6. Pour les bénéficiaires directs et indirects
Selon le secteur d’activités (restauration, hébergement, transport, mode, tourisme, divertissement, technologie, santé, etc.), l’analyse prédictive des données permet d’anticiper le niveau de la demande afin d’optimiser sa rentabilité. Par exemple, dans une ville devant accueillir des fans colombiens et allemands, l’analyse des données de consommation lors des récentes compétitions de la FIFA pourrait montrer qu’à partir de 2018, les Colombiens privilégient les produits à base de maïs et les fritures, contrairement aux Allemands qui préfèrent traditionnellement la bière et la charcuterie. L’ensemble des restaurants de cette ville saura donc comment adapter ses stocks et ses menus.
7. Pour les médias
Les commentateurs auront accès à des données statistiques et tactiques générées en temps réel, leur permettant de mieux décrypter chaque phase de jeu. Ce qui renforce l’autorité du média, augmente son audience tout en lui permettant de décrocher davantage de contrats publicitaires. Par exemple, l’analyse des données du match indique qu’à la 50e minute, un joueur du milieu a réalisé 70 % de mauvaises passes. Le commentateur peut alors expliquer tactiquement pourquoi le sélectionneur doit effectuer un changement concernant le joueur en question.
Nous pouvons aisément conclure que cette Coupe du Monde sera le plus grand Mondial data-driven, c’est-à-dire qu’elle sera basée sur une infrastructure massive de collecte et d’analyse de données en temps réel pour optimiser chaque aspect de l’événement.

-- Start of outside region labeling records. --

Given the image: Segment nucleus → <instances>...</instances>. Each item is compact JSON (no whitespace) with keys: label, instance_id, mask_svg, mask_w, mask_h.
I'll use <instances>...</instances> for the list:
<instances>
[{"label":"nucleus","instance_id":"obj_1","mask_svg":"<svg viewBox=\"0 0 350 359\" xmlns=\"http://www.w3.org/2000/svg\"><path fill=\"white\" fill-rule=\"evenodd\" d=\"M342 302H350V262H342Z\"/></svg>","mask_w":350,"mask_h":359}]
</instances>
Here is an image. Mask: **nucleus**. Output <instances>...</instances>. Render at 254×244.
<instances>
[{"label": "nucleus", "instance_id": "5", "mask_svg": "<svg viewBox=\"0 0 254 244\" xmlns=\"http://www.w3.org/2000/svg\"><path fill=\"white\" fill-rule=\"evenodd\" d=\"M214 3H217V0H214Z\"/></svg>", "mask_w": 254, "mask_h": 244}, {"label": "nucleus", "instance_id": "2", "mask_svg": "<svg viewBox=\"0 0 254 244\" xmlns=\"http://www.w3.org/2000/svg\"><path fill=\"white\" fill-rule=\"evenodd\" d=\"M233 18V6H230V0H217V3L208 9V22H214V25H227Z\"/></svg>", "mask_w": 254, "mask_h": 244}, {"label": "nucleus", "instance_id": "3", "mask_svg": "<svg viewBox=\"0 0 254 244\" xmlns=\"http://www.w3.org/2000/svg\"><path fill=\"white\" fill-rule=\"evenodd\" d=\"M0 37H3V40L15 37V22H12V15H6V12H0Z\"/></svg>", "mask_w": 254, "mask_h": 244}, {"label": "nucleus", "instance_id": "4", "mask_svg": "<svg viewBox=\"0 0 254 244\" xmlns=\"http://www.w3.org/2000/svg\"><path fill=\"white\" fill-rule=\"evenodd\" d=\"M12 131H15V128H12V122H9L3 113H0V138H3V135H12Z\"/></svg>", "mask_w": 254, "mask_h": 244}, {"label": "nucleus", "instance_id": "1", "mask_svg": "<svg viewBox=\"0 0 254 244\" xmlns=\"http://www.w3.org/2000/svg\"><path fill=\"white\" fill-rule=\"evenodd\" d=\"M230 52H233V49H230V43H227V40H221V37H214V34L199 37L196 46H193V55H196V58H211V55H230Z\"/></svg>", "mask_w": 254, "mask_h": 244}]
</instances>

Ce ne sera pas seulement une compétition entre 48 équipes venues des cinq continents, mais également une compétition acharnée entre groupes d’experts en analyse de données. L’équipe manipulant le mieux les données les plus stratégiques sur ses joueurs et ses adversaires se donnera donc un atout supplémentaire dans la conquête du trophée. Il s’agit de rendre le jeu plus prévisible scientifiquement afin de se montrer imprévisible tactiquement.
Toutefois, on peut se demander si cette course aux données n’est pas en train de creuser un fossé énorme entre les nations riches et pauvres. N’a-t-on pas une longueur d’avance sur son adversaire quand on dispose d’un nombre très élevé de données stratégiques sur ses forces et faiblesses, contrairement à ce qu’il sait de nous ?
En dépit de tout, il faut admettre qu’il s’agit d’un outil puissant, se trouvant au cœur du succès du Mondial 2026. Il servira, à coup sûr, à parfaire l’organisation des prochaines grandes compétitions sportives de la FIFA pour les années à venir.